● **The task**: Every record must be written out once more, with nothing added or omitted.

Provided entries section start

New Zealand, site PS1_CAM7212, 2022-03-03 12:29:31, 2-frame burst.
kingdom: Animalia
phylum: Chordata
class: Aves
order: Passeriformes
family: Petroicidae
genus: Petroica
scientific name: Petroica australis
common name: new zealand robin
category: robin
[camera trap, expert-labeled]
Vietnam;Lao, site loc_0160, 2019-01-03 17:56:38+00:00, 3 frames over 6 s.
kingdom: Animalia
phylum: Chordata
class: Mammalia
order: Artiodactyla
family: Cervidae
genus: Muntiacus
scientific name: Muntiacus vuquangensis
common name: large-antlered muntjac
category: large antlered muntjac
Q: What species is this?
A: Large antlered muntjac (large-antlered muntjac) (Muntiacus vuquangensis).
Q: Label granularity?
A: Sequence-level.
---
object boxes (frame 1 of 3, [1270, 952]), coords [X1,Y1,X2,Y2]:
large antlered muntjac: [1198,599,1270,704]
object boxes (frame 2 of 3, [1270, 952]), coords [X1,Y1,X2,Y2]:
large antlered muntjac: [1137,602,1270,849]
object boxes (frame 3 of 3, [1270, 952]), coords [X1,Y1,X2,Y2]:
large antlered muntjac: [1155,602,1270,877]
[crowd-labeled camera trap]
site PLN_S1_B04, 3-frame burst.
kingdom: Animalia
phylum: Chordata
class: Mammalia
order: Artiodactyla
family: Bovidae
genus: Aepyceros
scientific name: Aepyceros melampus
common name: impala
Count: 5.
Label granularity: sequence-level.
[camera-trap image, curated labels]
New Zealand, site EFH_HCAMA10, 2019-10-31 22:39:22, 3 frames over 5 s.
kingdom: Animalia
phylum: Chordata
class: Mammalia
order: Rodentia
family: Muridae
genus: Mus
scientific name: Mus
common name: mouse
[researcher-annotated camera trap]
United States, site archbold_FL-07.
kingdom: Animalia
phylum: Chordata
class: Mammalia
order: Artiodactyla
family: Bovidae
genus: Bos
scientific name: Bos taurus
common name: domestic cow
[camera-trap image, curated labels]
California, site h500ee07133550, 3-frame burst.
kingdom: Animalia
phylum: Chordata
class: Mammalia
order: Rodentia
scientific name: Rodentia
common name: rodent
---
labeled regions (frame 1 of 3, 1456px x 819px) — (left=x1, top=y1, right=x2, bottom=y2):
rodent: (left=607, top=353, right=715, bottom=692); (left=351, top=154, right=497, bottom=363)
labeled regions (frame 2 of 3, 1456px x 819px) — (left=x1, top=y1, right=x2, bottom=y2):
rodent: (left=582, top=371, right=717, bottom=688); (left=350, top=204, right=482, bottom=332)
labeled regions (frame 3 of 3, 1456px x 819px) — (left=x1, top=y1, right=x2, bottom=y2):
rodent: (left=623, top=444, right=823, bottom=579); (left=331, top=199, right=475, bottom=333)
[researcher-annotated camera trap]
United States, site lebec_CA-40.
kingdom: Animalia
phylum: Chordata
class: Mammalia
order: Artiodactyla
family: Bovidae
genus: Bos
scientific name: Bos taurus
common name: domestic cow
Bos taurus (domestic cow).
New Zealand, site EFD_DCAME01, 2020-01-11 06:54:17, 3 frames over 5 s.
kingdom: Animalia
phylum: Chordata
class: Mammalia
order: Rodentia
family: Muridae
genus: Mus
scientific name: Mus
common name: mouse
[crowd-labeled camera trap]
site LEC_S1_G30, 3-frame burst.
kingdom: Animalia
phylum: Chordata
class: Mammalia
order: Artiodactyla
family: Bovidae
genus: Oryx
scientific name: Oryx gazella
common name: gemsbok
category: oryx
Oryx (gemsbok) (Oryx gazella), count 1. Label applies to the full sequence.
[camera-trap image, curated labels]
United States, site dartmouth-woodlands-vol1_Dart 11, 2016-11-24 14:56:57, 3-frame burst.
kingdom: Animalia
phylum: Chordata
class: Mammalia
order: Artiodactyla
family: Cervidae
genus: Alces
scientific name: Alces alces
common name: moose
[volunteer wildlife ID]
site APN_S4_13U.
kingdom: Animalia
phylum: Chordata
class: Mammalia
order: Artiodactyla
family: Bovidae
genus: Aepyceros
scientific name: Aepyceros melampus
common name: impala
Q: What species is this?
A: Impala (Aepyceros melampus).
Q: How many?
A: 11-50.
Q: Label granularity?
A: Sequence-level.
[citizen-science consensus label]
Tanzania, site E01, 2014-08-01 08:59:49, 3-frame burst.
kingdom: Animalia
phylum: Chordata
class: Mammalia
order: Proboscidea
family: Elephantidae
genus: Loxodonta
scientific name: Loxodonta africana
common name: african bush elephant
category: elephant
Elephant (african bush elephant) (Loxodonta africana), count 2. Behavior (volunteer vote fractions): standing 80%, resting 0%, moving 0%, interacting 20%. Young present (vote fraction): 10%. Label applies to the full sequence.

Provided entries section end

● **Result**:
New Zealand, site PS1_CAM7212, 2022-03-03 12:29:31, 2-frame burst.
kingdom: Animalia
phylum: Chordata
class: Aves
order: Passeriformes
family: Petroicidae
genus: Petroica
scientific name: Petroica australis
common name: new zealand robin
category: robin
[camera trap, expert-labeled]
Vietnam;Lao, site loc_0160, 2019-01-03 17:56:38+00:00, 3 frames over 6 s.
kingdom: Animalia
phylum: Chordata
class: Mammalia
order: Artiodactyla
family: Cervidae
genus: Muntiacus
scientific name: Muntiacus vuquangensis
common name: large-antlered muntjac
category: large antlered muntjac
Q: What species is this?
A: Large antlered muntjac (large-antlered muntjac) (Muntiacus vuquangensis).
Q: Label granularity?
A: Sequence-level.
---
object boxes (frame 1 of 3, [1270, 952]), coords [X1,Y1,X2,Y2]:
large antlered muntjac: [1198,599,1270,704]
object boxes (frame 2 of 3, [1270, 952]), coords [X1,Y1,X2,Y2]:
large antlered muntjac: [1137,602,1270,849]
object boxes (frame 3 of 3, [1270, 952]), coords [X1,Y1,X2,Y2]:
large antlered muntjac: [1155,602,1270,877]
[crowd-labeled camera trap]
site PLN_S1_B04, 3-frame burst.
kingdom: Animalia
phylum: Chordata
class: Mammalia
order: Artiodactyla
family: Bovidae
genus: Aepyceros
scientific name: Aepyceros melampus
common name: impala
Count: 5.
Label granularity: sequence-level.
[camera-trap image, curated labels]
New Zealand, site EFH_HCAMA10, 2019-10-31 22:39:22, 3 frames over 5 s.
kingdom: Animalia
phylum: Chordata
class: Mammalia
order: Rodentia
family: Muridae
genus: Mus
scientific name: Mus
common name: mouse
[researcher-annotated camera trap]
United States, site archbold_FL-07.
kingdom: Animalia
phylum: Chordata
class: Mammalia
order: Artiodactyla
family: Bovidae
genus: Bos
scientific name: Bos taurus
common name: domestic cow
[camera-trap image, curated labels]
California, site h500ee07133550, 3-frame burst.
kingdom: Animalia
phylum: Chordata
class: Mammalia
order: Rodentia
scientific name: Rodentia
common name: rodent
---
labeled regions (frame 1 of 3, 1456px x 819px) — (left=x1, top=y1, right=x2, bottom=y2):
rodent: (left=607, top=353, right=715, bottom=692); (left=351, top=154, right=497, bottom=363)
labeled regions (frame 2 of 3, 1456px x 819px) — (left=x1, top=y1, right=x2, bottom=y2):
rodent: (left=582, top=371, right=717, bottom=688); (left=350, top=204, right=482, bottom=332)
labeled regions (frame 3 of 3, 1456px x 819px) — (left=x1, top=y1, right=x2, bottom=y2):
rodent: (left=623, top=444, right=823, bottom=579); (left=331, top=199, right=475, bottom=333)
[researcher-annotated camera trap]
United States, site lebec_CA-40.
kingdom: Animalia
phylum: Chordata
class: Mammalia
order: Artiodactyla
family: Bovidae
genus: Bos
scientific name: Bos taurus
common name: domestic cow
Bos taurus (domestic cow).
New Zealand, site EFD_DCAME01, 2020-01-11 06:54:17, 3 frames over 5 s.
kingdom: Animalia
phylum: Chordata
class: Mammalia
order: Rodentia
family: Muridae
genus: Mus
scientific name: Mus
common name: mouse
[crowd-labeled camera trap]
site LEC_S1_G30, 3-frame burst.
kingdom: Animalia
phylum: Chordata
class: Mammalia
order: Artiodactyla
family: Bovidae
genus: Oryx
scientific name: Oryx gazella
common name: gemsbok
category: oryx
Oryx (gemsbok) (Oryx gazella), count 1. Label applies to the full sequence.
[camera-trap image, curated labels]
United States, site dartmouth-woodlands-vol1_Dart 11, 2016-11-24 14:56:57, 3-frame burst.
kingdom: Animalia
phylum: Chordata
class: Mammalia
order: Artiodactyla
family: Cervidae
genus: Alces
scientific name: Alces alces
common name: moose
[volunteer wildlife ID]
site APN_S4_13U.
kingdom: Animalia
phylum: Chordata
class: Mammalia
order: Artiodactyla
family: Bovidae
genus: Aepyceros
scientific name: Aepyceros melampus
common name: impala
Q: What species is this?
A: Impala (Aepyceros melampus).
Q: How many?
A: 11-50.
Q: Label granularity?
A: Sequence-level.
[citizen-science consensus label]
Tanzania, site E01, 2014-08-01 08:59:49, 3-frame burst.
kingdom: Animalia
phylum: Chordata
class: Mammalia
order: Proboscidea
family: Elephantidae
genus: Loxodonta
scientific name: Loxodonta africana
common name: african bush elephant
category: elephant
Elephant (african bush elephant) (Loxodonta africana), count 2. Behavior (volunteer vote fractions): standing 80%, resting 0%, moving 0%, interacting 20%. Young present (vote fraction): 10%. Label applies to the full sequence.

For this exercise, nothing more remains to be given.